**Prompt:** Strip the pictures and reproduce the rest of the listing exactly.

[Excerpts from a spatial dataset]
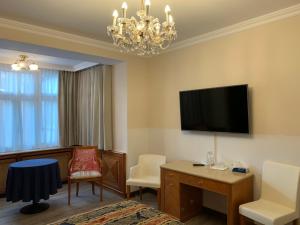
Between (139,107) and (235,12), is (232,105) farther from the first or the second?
(139,107)

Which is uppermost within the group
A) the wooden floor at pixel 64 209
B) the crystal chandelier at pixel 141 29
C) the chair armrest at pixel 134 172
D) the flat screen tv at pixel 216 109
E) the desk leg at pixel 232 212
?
the crystal chandelier at pixel 141 29

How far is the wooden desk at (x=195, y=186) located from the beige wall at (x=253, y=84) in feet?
0.79

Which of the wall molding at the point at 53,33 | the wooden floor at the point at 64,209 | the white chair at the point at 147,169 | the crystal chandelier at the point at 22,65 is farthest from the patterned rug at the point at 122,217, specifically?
the crystal chandelier at the point at 22,65

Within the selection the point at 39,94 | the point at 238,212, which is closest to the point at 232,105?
the point at 238,212

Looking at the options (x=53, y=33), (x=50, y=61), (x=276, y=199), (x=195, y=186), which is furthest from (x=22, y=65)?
(x=276, y=199)

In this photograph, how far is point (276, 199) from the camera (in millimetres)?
2596

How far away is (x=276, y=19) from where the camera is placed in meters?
2.74

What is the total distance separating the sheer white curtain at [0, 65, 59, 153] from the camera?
4516 millimetres

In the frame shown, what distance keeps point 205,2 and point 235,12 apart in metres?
0.50

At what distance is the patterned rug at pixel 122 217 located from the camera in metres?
1.89

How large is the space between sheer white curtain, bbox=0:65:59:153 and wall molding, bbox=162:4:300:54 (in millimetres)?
2966

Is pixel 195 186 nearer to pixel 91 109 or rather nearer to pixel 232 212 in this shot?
pixel 232 212

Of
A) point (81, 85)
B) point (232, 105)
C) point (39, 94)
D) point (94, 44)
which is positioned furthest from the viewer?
point (81, 85)

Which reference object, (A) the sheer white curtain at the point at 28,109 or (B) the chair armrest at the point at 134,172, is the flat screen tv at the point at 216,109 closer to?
(B) the chair armrest at the point at 134,172
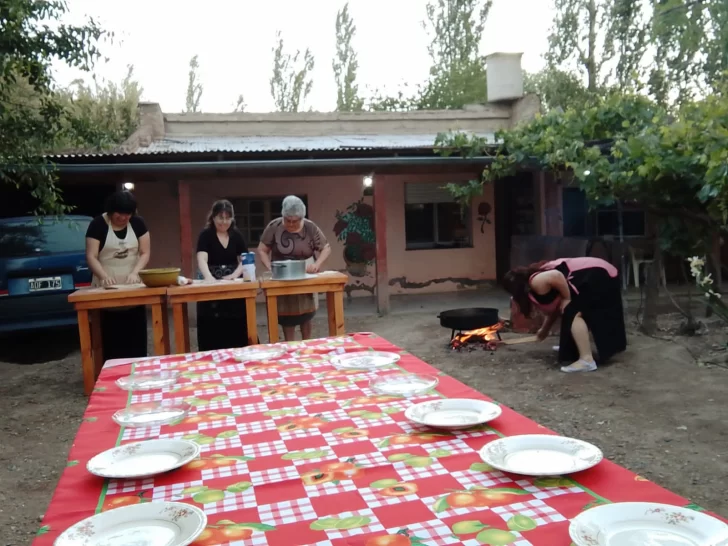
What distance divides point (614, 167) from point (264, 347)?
16.5 feet

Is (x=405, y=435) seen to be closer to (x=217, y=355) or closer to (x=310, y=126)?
(x=217, y=355)

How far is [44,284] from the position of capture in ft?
23.4

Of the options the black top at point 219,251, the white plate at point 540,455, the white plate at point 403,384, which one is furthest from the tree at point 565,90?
the white plate at point 540,455

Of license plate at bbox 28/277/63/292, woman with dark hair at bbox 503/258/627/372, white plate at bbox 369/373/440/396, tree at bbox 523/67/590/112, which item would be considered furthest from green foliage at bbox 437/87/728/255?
tree at bbox 523/67/590/112

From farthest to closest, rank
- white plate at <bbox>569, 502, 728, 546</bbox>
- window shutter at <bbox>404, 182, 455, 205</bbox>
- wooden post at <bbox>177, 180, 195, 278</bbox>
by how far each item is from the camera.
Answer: window shutter at <bbox>404, 182, 455, 205</bbox>
wooden post at <bbox>177, 180, 195, 278</bbox>
white plate at <bbox>569, 502, 728, 546</bbox>

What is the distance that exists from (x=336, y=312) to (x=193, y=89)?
30142mm

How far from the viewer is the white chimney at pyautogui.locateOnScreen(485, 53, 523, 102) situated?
1440 centimetres

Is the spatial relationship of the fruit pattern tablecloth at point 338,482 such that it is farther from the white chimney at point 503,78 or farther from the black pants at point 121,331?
the white chimney at point 503,78

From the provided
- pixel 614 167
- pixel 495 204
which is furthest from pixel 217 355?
pixel 495 204

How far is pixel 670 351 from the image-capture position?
6520 millimetres

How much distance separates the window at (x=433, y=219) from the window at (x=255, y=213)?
205 centimetres

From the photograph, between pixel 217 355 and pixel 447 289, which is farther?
pixel 447 289

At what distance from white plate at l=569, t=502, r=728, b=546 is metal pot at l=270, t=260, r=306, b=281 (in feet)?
13.3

**Output of the task:**
Between (139,107) and (235,12), is (232,105) farther from the first or the second?
(139,107)

Which is uppermost within the group
A) the wooden floor at pixel 64 209
B) the crystal chandelier at pixel 141 29
C) the chair armrest at pixel 134 172
D) the flat screen tv at pixel 216 109
E) the desk leg at pixel 232 212
?
the crystal chandelier at pixel 141 29

How far is the wooden desk at (x=195, y=186) located from the beige wall at (x=253, y=84) in feet?
0.79

Which of the wall molding at the point at 53,33 | the wooden floor at the point at 64,209 | the white chair at the point at 147,169 | the crystal chandelier at the point at 22,65 is farthest from the patterned rug at the point at 122,217, specifically?
the crystal chandelier at the point at 22,65

Within the selection the point at 39,94 | the point at 238,212, which is closest to the point at 232,105?
the point at 238,212

Looking at the options (x=53, y=33), (x=50, y=61), (x=276, y=199), (x=195, y=186), which is furthest from (x=22, y=65)?
(x=276, y=199)

In this photograph, how far is point (276, 199) from the camera (in millimetres)?
2596

How far away is (x=276, y=19) from where the camera is placed in meters?
2.74

What is the total distance separating the sheer white curtain at [0, 65, 59, 153] from the camera?
4516 millimetres

In the frame shown, what distance keeps point 205,2 and point 235,12 apart in metres?
0.50

At what distance is the patterned rug at pixel 122 217 located from the camera in metres?
1.89

How large is the space between sheer white curtain, bbox=0:65:59:153 and wall molding, bbox=162:4:300:54 (in millimetres)?
2966

Is pixel 195 186 nearer to pixel 91 109 or rather nearer to pixel 232 212 in this shot?
pixel 232 212

Of
A) point (81, 85)
B) point (232, 105)
C) point (39, 94)
D) point (94, 44)
which is positioned furthest from the viewer?
point (81, 85)

Which reference object, (A) the sheer white curtain at the point at 28,109 or (B) the chair armrest at the point at 134,172, is the flat screen tv at the point at 216,109 closer to?
(B) the chair armrest at the point at 134,172
What distance divides point (614, 167) from point (264, 347)?
16.5 feet

Is (x=405, y=435) seen to be closer to (x=217, y=355) or closer to (x=310, y=126)?
(x=217, y=355)

How far is [44,284] from the position of capture in ft?
23.4

Of the options the black top at point 219,251, the white plate at point 540,455, the white plate at point 403,384, which one is furthest from the tree at point 565,90?
the white plate at point 540,455

Of license plate at bbox 28/277/63/292, woman with dark hair at bbox 503/258/627/372, white plate at bbox 369/373/440/396, tree at bbox 523/67/590/112, which item would be considered furthest from green foliage at bbox 437/87/728/255?
tree at bbox 523/67/590/112

From farthest to closest, rank
- white plate at <bbox>569, 502, 728, 546</bbox>
- window shutter at <bbox>404, 182, 455, 205</bbox>
- wooden post at <bbox>177, 180, 195, 278</bbox>
by how far each item is from the camera.
Answer: window shutter at <bbox>404, 182, 455, 205</bbox>
wooden post at <bbox>177, 180, 195, 278</bbox>
white plate at <bbox>569, 502, 728, 546</bbox>

What is the distance that exists from (x=336, y=312) to (x=193, y=89)?
30142mm

How far from the viewer is the white chimney at pyautogui.locateOnScreen(485, 53, 523, 102) situated?
1440 centimetres

Is the spatial relationship of the fruit pattern tablecloth at point 338,482 such that it is farther from the white chimney at point 503,78 or farther from the black pants at point 121,331?
the white chimney at point 503,78

From the provided
- pixel 614 167
- pixel 495 204
which is furthest from pixel 217 355?
pixel 495 204

How far is pixel 670 351 from the image-capture position?
6520 millimetres

How much distance separates the window at (x=433, y=219) from the window at (x=255, y=213)?
205 centimetres

From the photograph, between pixel 217 355 and pixel 447 289, which is farther?
pixel 447 289

At what distance from white plate at l=569, t=502, r=728, b=546 is metal pot at l=270, t=260, r=306, b=281 (in feet)?
13.3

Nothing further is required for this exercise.